Lipase-catalysed acylation of starch and determination of the degree of substitution by methanolysis and GC
1 WestCHEM, Department of Pure and Applied Chemistry, University of Strathclyde, Thomas Graham Building, 295 Cathedral Street, Glasgow, G1 1XL, UK
2 BASF-AG, Fine Chemicals and Biocatalysis Research, 67056, Ludwigshafen, Germany
3 School of Chemistry, Manchester Interdisciplinary Biocentre, 131 Princess Street, Manchester, M1 7DN, UK
BMC Biotechnology 2010, 10:82 doi:10.1186/1472-6750-10-82Published: 29 November 2010
Natural polysaccharides such as starch are becoming increasingly interesting as renewable starting materials for the synthesis of biodegradable polymers using chemical or enzymatic methods. Given the complexity of polysaccharides, the analysis of reaction products is challenging.
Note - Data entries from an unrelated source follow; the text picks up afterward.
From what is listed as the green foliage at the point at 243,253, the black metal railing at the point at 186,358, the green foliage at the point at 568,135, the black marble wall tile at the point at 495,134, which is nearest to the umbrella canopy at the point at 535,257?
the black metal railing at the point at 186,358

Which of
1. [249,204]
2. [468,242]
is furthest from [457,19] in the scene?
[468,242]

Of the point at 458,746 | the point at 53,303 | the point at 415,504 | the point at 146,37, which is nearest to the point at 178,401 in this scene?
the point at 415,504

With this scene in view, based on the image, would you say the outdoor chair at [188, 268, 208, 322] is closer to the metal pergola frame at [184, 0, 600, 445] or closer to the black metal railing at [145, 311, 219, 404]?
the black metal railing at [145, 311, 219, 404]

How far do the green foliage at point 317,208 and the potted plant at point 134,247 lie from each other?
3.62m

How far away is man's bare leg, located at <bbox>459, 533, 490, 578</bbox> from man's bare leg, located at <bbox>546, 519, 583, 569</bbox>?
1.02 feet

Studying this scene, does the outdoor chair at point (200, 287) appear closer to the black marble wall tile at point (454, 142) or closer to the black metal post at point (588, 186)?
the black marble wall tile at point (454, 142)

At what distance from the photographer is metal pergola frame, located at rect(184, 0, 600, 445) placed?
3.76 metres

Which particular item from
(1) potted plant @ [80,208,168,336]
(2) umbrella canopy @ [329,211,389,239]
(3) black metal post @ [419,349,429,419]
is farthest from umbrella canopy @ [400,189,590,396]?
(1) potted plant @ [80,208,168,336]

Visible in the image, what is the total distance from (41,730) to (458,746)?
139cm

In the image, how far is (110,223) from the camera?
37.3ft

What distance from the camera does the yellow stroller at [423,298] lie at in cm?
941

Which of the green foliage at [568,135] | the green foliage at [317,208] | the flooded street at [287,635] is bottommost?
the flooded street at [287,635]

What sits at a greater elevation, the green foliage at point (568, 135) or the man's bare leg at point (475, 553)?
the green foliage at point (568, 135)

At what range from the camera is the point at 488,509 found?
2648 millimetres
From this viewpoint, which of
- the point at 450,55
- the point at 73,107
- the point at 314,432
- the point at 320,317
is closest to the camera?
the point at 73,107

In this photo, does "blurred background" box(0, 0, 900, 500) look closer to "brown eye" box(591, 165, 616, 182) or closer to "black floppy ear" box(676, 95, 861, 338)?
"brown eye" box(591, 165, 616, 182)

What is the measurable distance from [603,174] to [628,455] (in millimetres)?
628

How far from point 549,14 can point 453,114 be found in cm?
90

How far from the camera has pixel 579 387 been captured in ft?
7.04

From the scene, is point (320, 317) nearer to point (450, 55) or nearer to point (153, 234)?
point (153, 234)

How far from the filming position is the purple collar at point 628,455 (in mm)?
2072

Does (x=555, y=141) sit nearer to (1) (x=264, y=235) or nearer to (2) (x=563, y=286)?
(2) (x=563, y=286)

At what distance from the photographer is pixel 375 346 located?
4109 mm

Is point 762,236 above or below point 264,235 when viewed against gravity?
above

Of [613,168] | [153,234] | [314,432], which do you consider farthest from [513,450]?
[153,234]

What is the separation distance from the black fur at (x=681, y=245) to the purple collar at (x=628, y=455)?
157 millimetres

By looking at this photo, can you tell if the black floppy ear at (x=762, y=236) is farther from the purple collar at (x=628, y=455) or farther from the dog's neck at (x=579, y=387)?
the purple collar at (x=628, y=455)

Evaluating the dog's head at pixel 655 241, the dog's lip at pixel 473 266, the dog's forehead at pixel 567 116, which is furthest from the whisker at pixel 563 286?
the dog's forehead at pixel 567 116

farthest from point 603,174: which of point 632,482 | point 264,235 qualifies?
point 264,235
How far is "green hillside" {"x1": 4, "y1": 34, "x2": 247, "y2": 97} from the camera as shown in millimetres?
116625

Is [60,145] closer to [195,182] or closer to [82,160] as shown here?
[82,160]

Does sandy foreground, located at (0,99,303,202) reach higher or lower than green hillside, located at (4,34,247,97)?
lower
Esterification of starch with fatty acids has traditionally been monitored by saponification and back-titration, but in our experience this method is unreliable. Here we report a novel GC-based method for the fast and reliable quantitative determination of esterification. The method was used to monitor the enzymatic esterification of different starches with decanoic acid, using lipase from Thermomyces lanuginosus. The reaction showed a pronounced optimal water content of 1.25 mL per g starch, where a degree of substitution (DS) of 0.018 was obtained. Incomplete gelatinization probably accounts for lower conversion with less water.
Lipase-catalysed esterification of starch is feasible in aqueous gel systems, but attention to analytical methods is important to obtain correct DS values.